[正文]
***

项目名称: 汉语依存分析的概率化决策动作模型及自适应技术研究
项目编号: No.60875041
项目类型: 面上项目
立项/批准年度: 2009
项目学科: 矿业工程
项目作者: 赵军
作者单位: 中国科学院自动化研究所
项目金额: 35万元
中文摘要: 依存句法分析是自然语言处理的重要任务之一。在机器翻译、自动问答、信息提取等应用系统中, 依存句法分析能够为各系统提供句子结构上的信息。本课题研究依存分析的概率化决策动作模型及自适应技术研究,主要研究内容包括:网络挖掘辅助的依存句法分析方法、融合层次化语义知识的汉语依存句法分析方法、基于多种树库知识迁移的依存句法分析方法、依存句法分析在自然语言中的应用(社区问答系统关键技术、基于知识关联的实体排歧与属性抽取技术、网络挖掘辅助的机构名翻译抽取技术、文本倾向性分析中领域自适应技术等)。主要研究成果包括:30篇学术论文,其中包括国际顶级会议论文11篇,授权国家发明专利两项,申请国家软件著作权登记两项, 获得国际学术奖励一项(ACM KDD-CUP),作为中国计算机学会《学科前沿讲习班》第二十一期"面向互联网的自然语言处理技术"特邀讲师为来自全国的青年学者和学生讲述了依存句法分析、信息抽取、观点挖掘和倾向性分析、问答系统等内容,培养博士硕士研究生多名。

***

[要做的事]
按上面正文的说法,依存句法分析为什么对机器翻译、自动问答、信息提取这类系统有用?用一两句话说明。

[提供的资料]

***

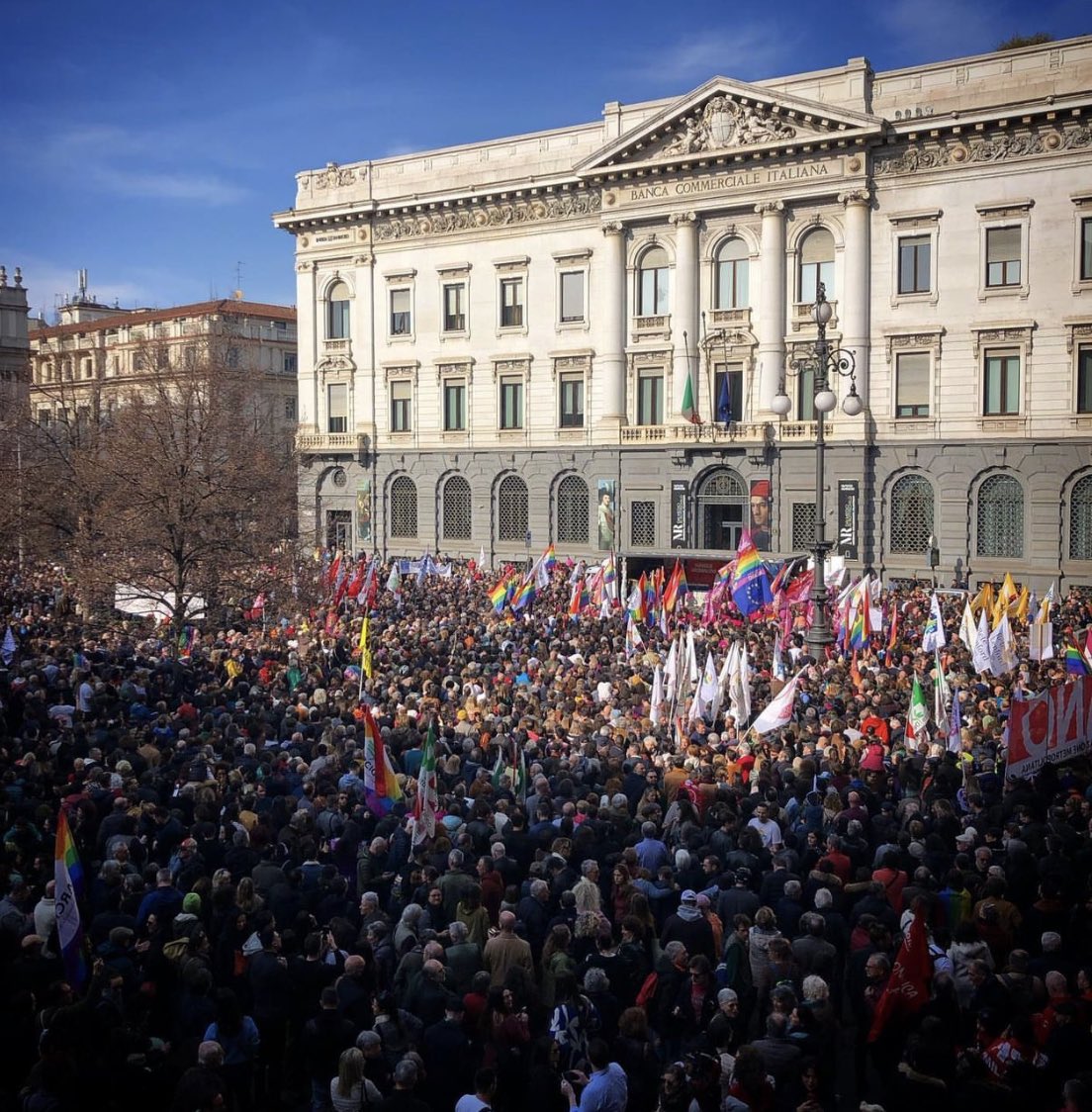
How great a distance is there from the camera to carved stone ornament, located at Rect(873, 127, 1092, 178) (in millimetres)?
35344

***

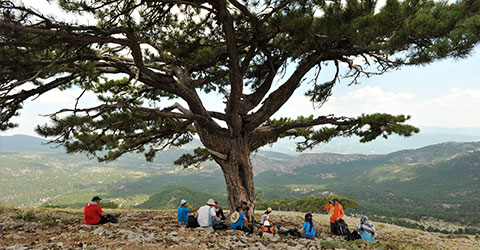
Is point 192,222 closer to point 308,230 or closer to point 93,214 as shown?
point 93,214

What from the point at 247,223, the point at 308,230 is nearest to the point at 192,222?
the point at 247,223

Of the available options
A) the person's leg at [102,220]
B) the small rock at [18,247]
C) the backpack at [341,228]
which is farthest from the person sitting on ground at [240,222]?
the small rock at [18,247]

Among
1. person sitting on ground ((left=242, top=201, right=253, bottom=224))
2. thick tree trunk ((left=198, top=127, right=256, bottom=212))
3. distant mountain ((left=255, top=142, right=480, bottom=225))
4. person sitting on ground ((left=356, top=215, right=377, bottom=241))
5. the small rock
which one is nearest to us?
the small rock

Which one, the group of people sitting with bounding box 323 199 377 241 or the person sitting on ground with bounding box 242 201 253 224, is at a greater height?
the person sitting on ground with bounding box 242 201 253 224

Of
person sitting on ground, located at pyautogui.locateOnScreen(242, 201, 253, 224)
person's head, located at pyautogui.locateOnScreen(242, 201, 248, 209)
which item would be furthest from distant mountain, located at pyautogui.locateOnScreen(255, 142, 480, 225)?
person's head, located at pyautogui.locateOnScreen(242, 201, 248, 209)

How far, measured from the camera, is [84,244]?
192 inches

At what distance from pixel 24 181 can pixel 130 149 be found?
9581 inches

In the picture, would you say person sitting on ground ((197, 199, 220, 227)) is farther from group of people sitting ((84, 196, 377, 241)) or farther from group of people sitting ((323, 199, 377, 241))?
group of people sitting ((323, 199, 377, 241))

***

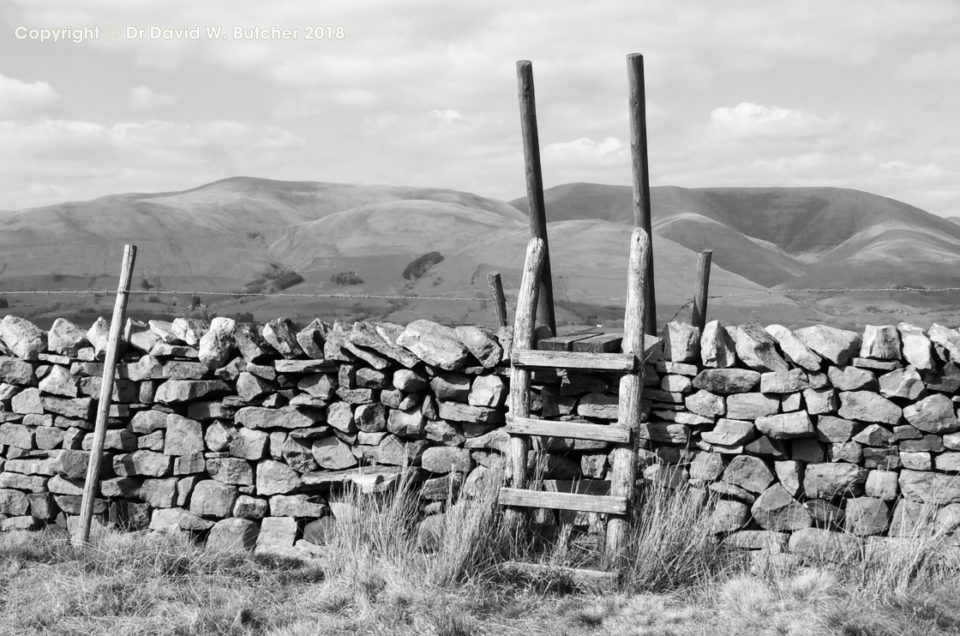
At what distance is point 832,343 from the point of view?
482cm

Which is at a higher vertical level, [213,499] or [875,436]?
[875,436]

***

[做好的练习]
因为依存句法分析能为这些系统提供句子结构上的信息。